*** Opening of Records provided ***
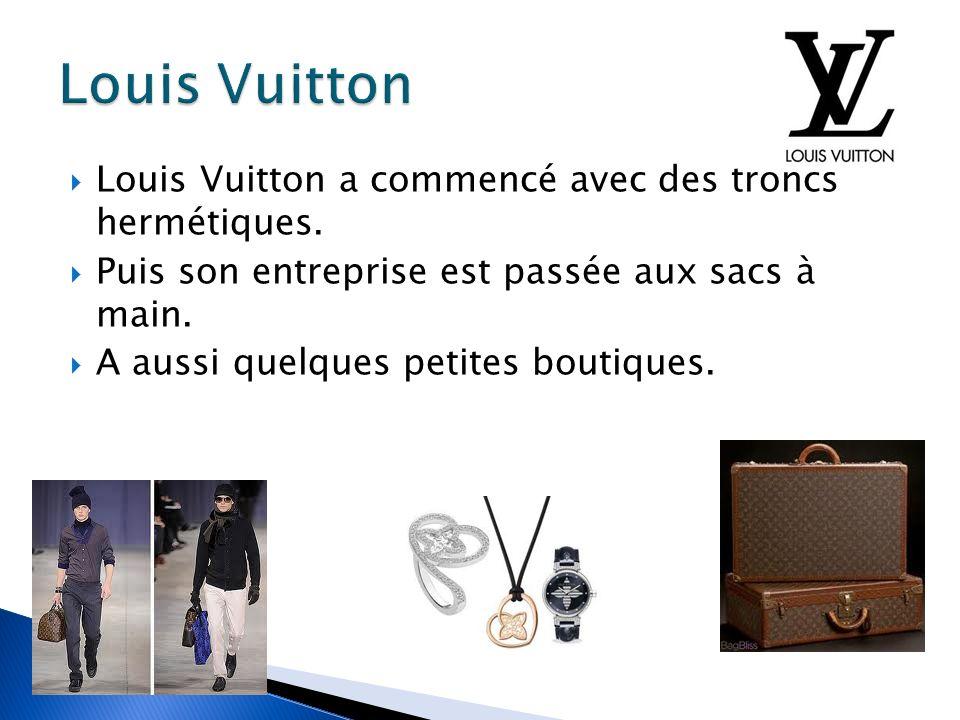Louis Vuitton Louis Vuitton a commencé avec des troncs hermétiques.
*** Close of Records provided ***
*** Opening of Records provided ***
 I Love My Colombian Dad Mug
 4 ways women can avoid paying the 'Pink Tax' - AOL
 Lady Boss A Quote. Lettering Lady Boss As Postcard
*** Close of Records provided ***
*** Opening of Records provided ***
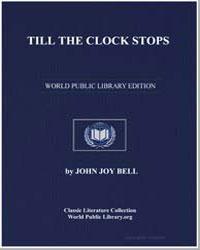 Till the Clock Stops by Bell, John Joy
*** Close of Records provided ***
• **Assignment**: Everything in the material above from the line that has "4 ways women" through the line that has "Lady Boss A Quote." must be duplicated exactly, with no other lines given.

• **Your solution**:
 4 ways women can avoid paying the 'Pink Tax' - AOL
 Lady Boss A Quote. Lettering Lady Boss As Postcard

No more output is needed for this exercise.